CHP Genel Başkan Yardımcısı Selin Sayek Böke, "Döviz kuru sadece ve sadece Cumhurbaşkanının ne söylediğiyle belirlenen bir fiyat haline dönüşmüştür. Her konuşmasından sonra Türk lirası değer kaybetmektedir. Artık dövizi tahmin etmek için iktisatçı olmak değil, Cumhurbaşkanının ruh halini tahmin eden bir ruh bilimci olmak gerekiyor" dedi.

Selin Sayek Böke, "Maalesef siyasi gündem hayatınızın her alanını meşgul eden, bizi boğan ve Türkiye’nin yarınına umutla bakmasına engel olan bir şekilde ilerliyordu. Artık şunu çok net bir şekilde görüyoruz siyasi gündem ekonomiden bağımsız değil, ekonomideki kötü gidişatı kapatmak için siyasi gündem yaratılıyor, yaratılan bu siyasi gündemde ekonomideki gidişatı daha da derinleştiren bir şekilde kötüleştiriyor. Türkiye’nin şuandaki en büyük sorunu kurumların ve şahısların kendi işlerini yapmıyor olmaları. Bu sebeple Cumhurbaşkanını kendi görevini yapmaya ve kendi görev alanına çekilmeye davet ediyorum.
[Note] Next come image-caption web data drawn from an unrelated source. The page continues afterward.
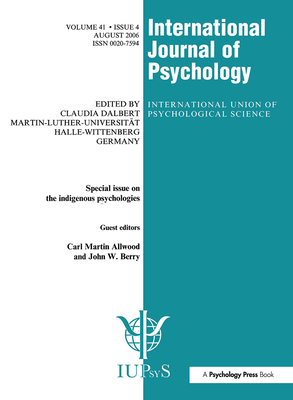 Indigenous Psychologies: A Special Issue of the International Journal of Psychology (Special Issues of the International Journal of Psychology) Cover Image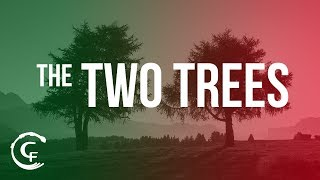 THE TWO TREES Part 1 of 2: The Tree of Life and the Tree of ...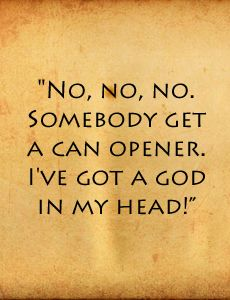 Yes Carter... a can opener will totally help you get the God out of your head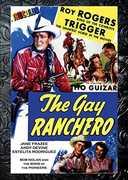 The Gay Ranchero , Roy Rogers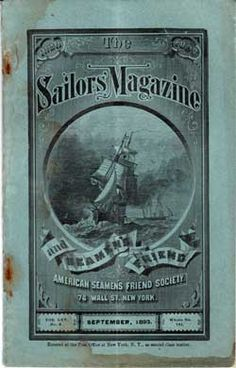 """"""" The Sailors' Magazine and Seamen's Friend — September 1893 """" … Monthly publication of the American Seamen's Friend Society, New York"""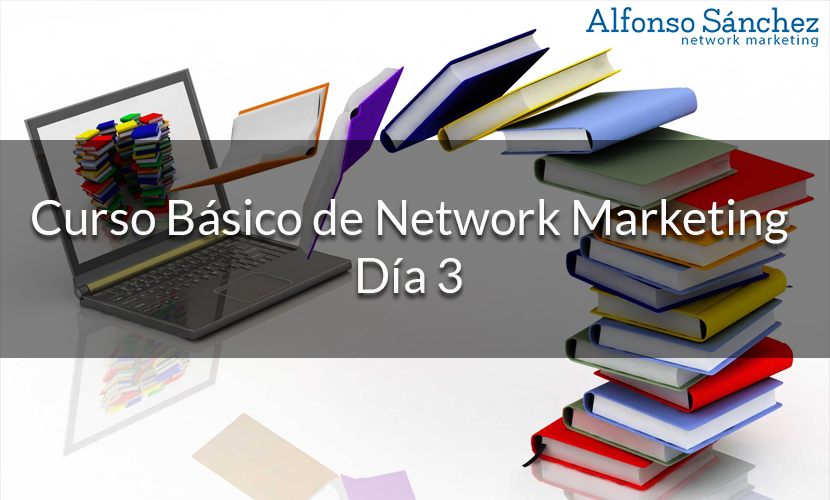 Curso básico de Network Marketing – Día 3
Zira Cumhurbaşkanını sessizce izleyen hükümeti de kendi görevini yapmaya ve Cumhurbaşkanını kendi görev alanına davet etmeye davet ediyorum. Bunlar olmadığı takdirde ortaya çıkan maliyetler vatandaşın cebine dokunan, hayatı zorlaştıran, pahalılığı arttıran, gelirleri azaltan, kısaca vatandaşın hayatını zorlaştıran bir sürece girmiş gözüküyor. 7 yıldır uygulanmayan ve bir türlü ortaya konamayan ekonomik program bir reform iradesizliğinin göstergesidir. Bu eksikliği işlerini iyi yapan merkez bankasını azarlayarak kapatmaya çalışan bu siyasi yaklaşım iktidarın ekonomik vizyonsuzluğunun da göstergesidir" dedi.

"HER KONUŞMASINDAN SONRA TÜRK LİRASI DEĞER KAYBETMEKTEDİR"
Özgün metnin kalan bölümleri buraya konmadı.